LISTED RECORDS |
◆ ◆ ◆ ◆

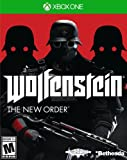 Wolfenstein: The New Order - Xbox One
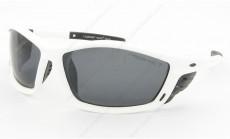 Gafas de sol Roberto polarizadas RO0306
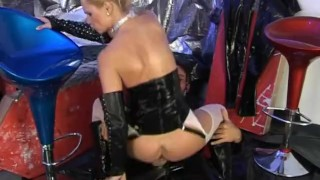 Wet Latex Dreams 11 - scene 4  pussy-eating big-cock close-up boots leash gaping femdom nylon blowjob cumshot mask latex shaved deepthroat orgasm pornhub.com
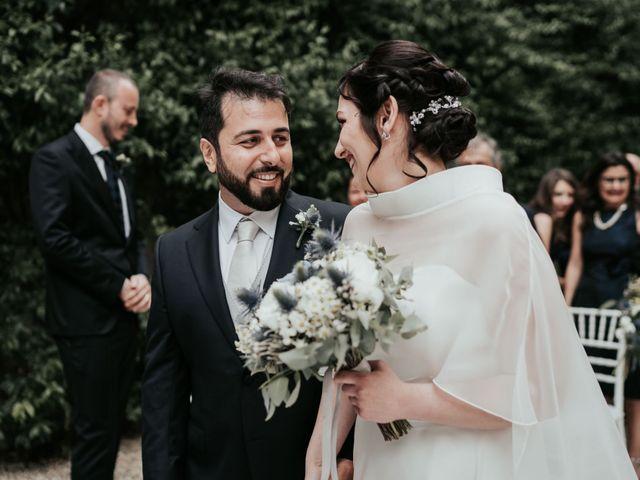 Il matrimonio di Alessandro e Francesca a Roma, Roma 27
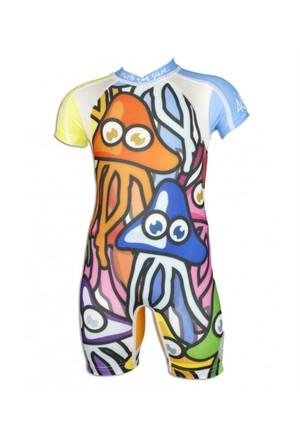 4bb2 / uvea Jelly Yüzme Kıyafeti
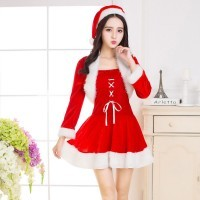 Christmas Costume Adult men and women Christmas costumes Halloween costumes Christmas costumes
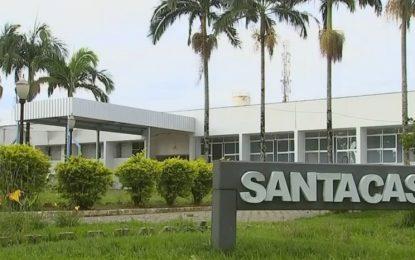 TCE encaminha cópia da decisão que rejeitou as contas de 2015 da Santa Casa à Câmara de Angatuba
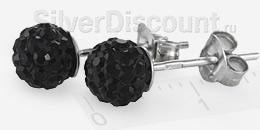 Серьги - пуссеты с шариками черного цвета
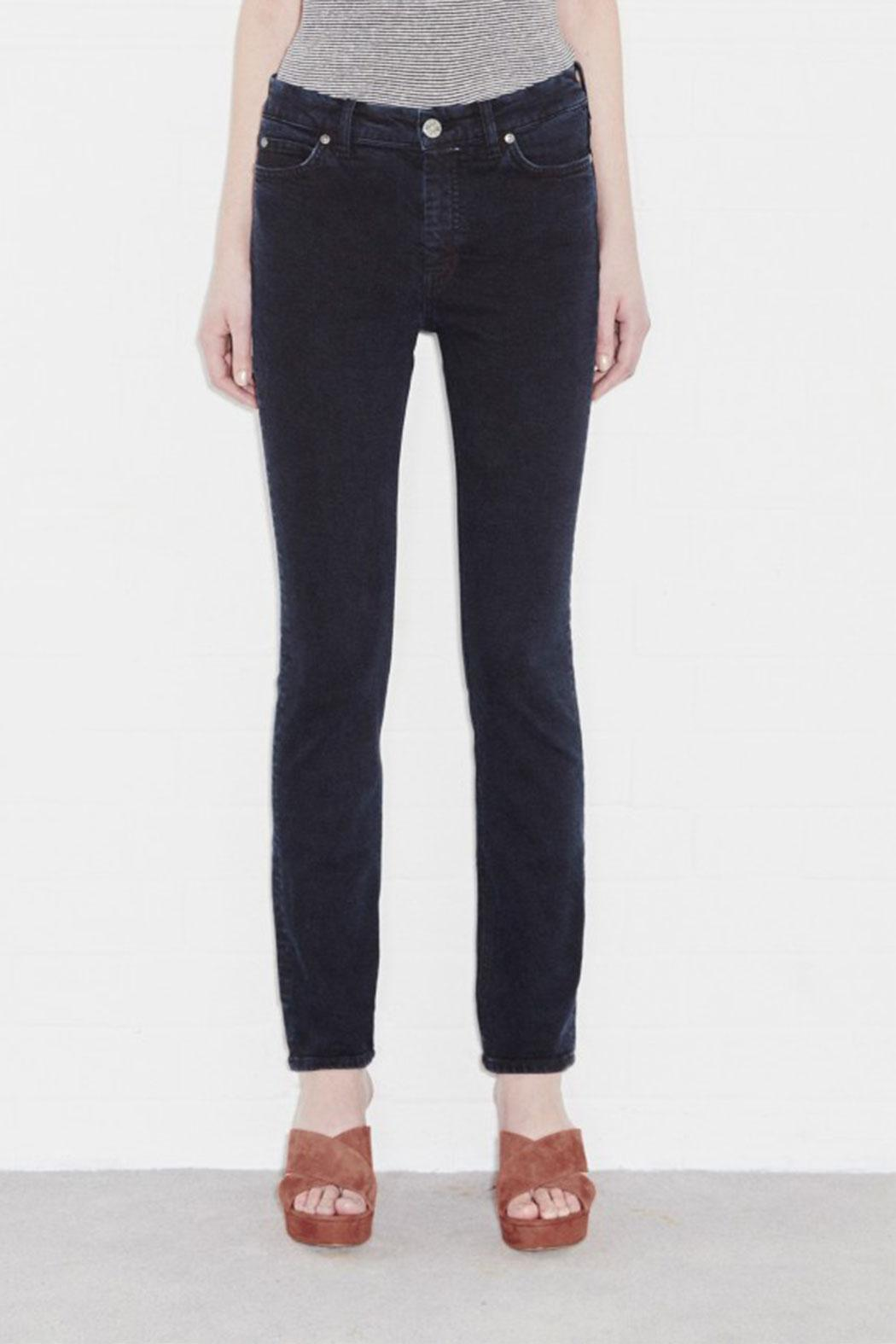 MiH Jeans High Rise Jeans - Front Full Image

◆ ◆ ◆ ◆

YOUR OBJECTIVE |
Output every record above exactly as written, but skip the pictures.

THE COMPLETED TASK |
 Wolfenstein: The New Order - Xbox One
 Gafas de sol Roberto polarizadas RO0306
 Wet Latex Dreams 11 - scene 4  pussy-eating big-cock close-up boots leash gaping femdom nylon blowjob cumshot mask latex shaved deepthroat orgasm pornhub.com
 Il matrimonio di Alessandro e Francesca a Roma, Roma 27
 4bb2 / uvea Jelly Yüzme Kıyafeti
 Christmas Costume Adult men and women Christmas costumes Halloween costumes Christmas costumes
 TCE encaminha cópia da decisão que rejeitou as contas de 2015 da Santa Casa à Câmara de Angatuba
 Серьги - пуссеты с шариками черного цвета
 MiH Jeans High Rise Jeans - Front Full Image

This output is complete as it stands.